Bipolar disorder and attention-deficit hyperactivity disorder (ADHD) have overlapping clinical symptoms. Both disorders are associated with impulsive decision making, physical hyperactivity, mood reactivity, difficulty with sustained focus, among other symptoms.
The challenge of distinguishing between two conditions with similar presentations can cause delays in treatment, inaccurate diagnosis, adverse reactions to treatment, and needless suffering.
Approaches to treatment are quite different for the two conditions, which highlights the importance of accurate diagnosis.
In addition to overlapping symptoms, both conditions have significant variability in clinical presentation (bipolar includes bipolar 1 and 2, mixed mood symptoms, hypomania, mania, depression; and ADHD includes presentations with primarily inattentiveness or hyperactivity or both) and clinicians may be called upon to diagnose these conditions anywhere between early childhood and adulthood.

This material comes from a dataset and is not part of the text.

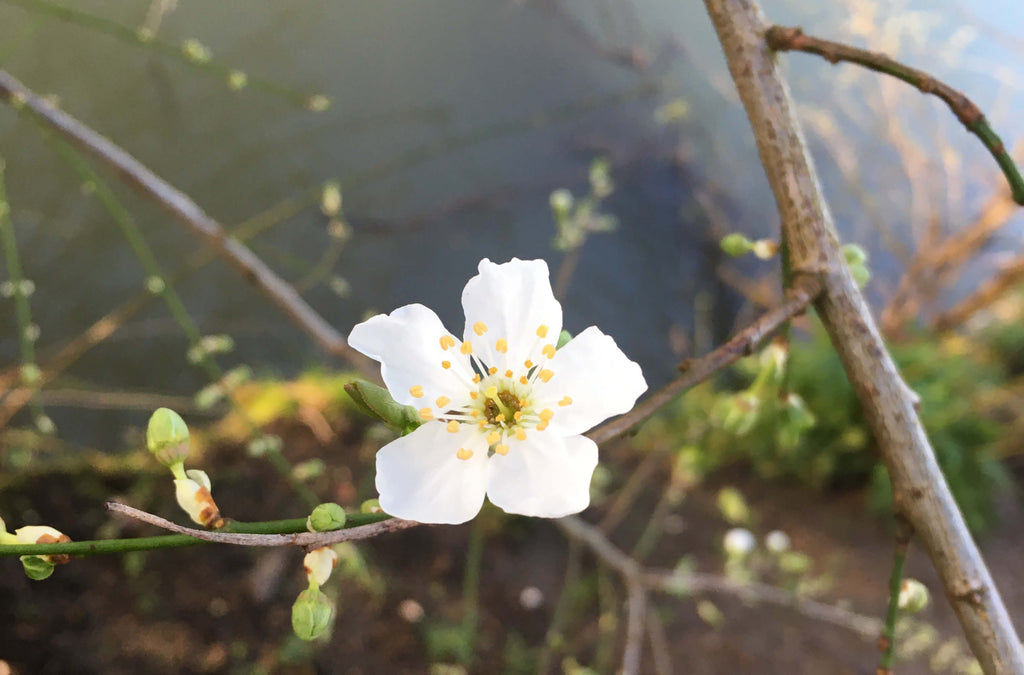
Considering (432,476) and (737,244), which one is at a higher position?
(737,244)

Adding to the difficulties, adult ADHD is often missed during clinical evaluation.
Finally, a significant number of people may have both conditions. In studies, almost 60% of children with ADHD also have a mood disorder (although not necessarily a bipolar disorder). And nearly 10% of bipolar patients are found to also have ADHD.
If both conditions are present, bipolar symptoms should be treated first. ADHD symptoms tend not to respond well to treatment unless bipolar symptoms are well treated.
Symptoms that overlap in both bipolar and ADHD include distractibility, impulsivity, increased talkativeness, increased motor activity, physical restlessness, and disinhibited social behavior. However, mood dysregulation in bipolar disorder is more likely to be episodic and cyclic in nature.
Family history is more significant for mood disorders in bipolar disorder, and inattention and distractibility predominates in family history for ADHD patients.
Patients with bipolar disorder experience less need for sleep compared to variable and less disruptive sleep in ADHD.
Psychosis, euphoria and grandiosity, when present, is predominantly seen in bipolar disorder.
Treatment of ADHD and Comorbid Bipolar Disorder
- Treat bipolar symptoms first and if ADHD symptoms persist, titrate ADHD medications carefully.
- It may be safe to use stimulants if bipolar symptoms respond well to a mood-stabilizing agent.
- Stimulant use requires ongoing monitoring as it may destabilize the mood disorder.
A good practice is that when attention and impulsivity issues are the prominent symptoms in someone with bipolar disorder, a thorough assessment for ADHD is warranted, no matter what the age of the individual.
The reverse is equally true. In patients with known ADHD, presence of repeated and chronic mood dysregulation should prompt a full investigation for the absence or presence of a mood disorder.
Suspicion for the presence of bipolar disorder is further elevated when there is presence of a first degree family relative with bipolar disorder, and onset of mood symptoms occurred early in life.
Similarly, episodic aggressive behavior with episodic mood liability, particularly when combined with psychotic features (presence of delusions/hallucinations during mood episode) with decreased need for sleep coinciding with maintenance of high energy is consistent with bipolar disorders.
Dilsaver SC, et al. “Occult mood disorders in 104 consecutively presenting children referred for the treatment of attention-deficit/hyperactivity disorder disorder in a community mental health clinic.” J Clin Psychiatry. 2003; 64(10):1170–1176; 1274–1276.
Nierenberg AA, et al. “Clinical and diagnostic implications of lifetime attention-deficit/hyperactivity disorder comorbidity in adults with bipolar disorder: data from the first 1000 STEP-BD participants.” Biol Psychiatry. 2005; 57(11):1467-73.
Robertson HA, et al. “No evidence of attentional deficits in stabilized bipolar youth relative to unipolar and control comparators.” Bipolar Disord. 2003; 5(5):330–339
Duffy A, et al. “The nature of the association between childhood ADHD and the developmen of bipolar disorder: preview of prospective high-risk studies.” Am J Psychiatry. 2012; 69 (1): 1247-55.
McIntyre RS, et al. A 3-week, randomized, placebo-controlled trial of asenapine in the treatment of acute mania in bipolar mania and mixed states. Bipolar Disord. 2012; 11(7):673-86.